— begin Data for the task —
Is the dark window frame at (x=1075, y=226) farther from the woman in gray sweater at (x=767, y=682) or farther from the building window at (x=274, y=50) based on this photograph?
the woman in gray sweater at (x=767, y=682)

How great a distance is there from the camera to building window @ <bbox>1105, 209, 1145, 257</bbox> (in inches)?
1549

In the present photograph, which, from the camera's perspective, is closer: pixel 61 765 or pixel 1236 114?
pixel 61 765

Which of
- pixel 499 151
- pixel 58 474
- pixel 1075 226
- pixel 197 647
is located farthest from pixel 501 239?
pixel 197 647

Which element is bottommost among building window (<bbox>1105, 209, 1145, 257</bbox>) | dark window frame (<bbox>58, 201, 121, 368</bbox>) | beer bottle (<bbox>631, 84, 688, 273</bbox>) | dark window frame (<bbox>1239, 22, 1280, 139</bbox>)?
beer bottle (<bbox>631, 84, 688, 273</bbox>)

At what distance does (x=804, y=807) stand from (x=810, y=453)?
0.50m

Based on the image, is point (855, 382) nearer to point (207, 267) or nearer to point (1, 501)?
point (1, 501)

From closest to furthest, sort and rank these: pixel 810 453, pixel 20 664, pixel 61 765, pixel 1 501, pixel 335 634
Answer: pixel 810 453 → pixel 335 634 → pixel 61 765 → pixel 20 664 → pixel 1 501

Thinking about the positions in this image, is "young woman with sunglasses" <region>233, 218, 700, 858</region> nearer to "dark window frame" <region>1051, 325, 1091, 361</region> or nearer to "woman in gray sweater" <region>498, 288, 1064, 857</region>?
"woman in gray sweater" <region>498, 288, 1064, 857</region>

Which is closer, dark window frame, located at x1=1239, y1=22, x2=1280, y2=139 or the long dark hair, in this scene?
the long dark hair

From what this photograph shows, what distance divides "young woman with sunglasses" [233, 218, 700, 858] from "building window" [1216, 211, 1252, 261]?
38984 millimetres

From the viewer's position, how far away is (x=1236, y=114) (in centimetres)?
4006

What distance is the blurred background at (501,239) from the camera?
— end Data for the task —
Arrange the part of the listing that opens with the line containing "From the viewer's" and runs through the end of the listing as a Markdown table with the columns Row and Line. Number each line in Row and omit blank lines.

| Row | Line |
|---|---|
| 1 | From the viewer's position, how far away is (x=1236, y=114) (in centimetres)? |
| 2 | 4006 |
| 3 | What distance is the blurred background at (501,239) from the camera? |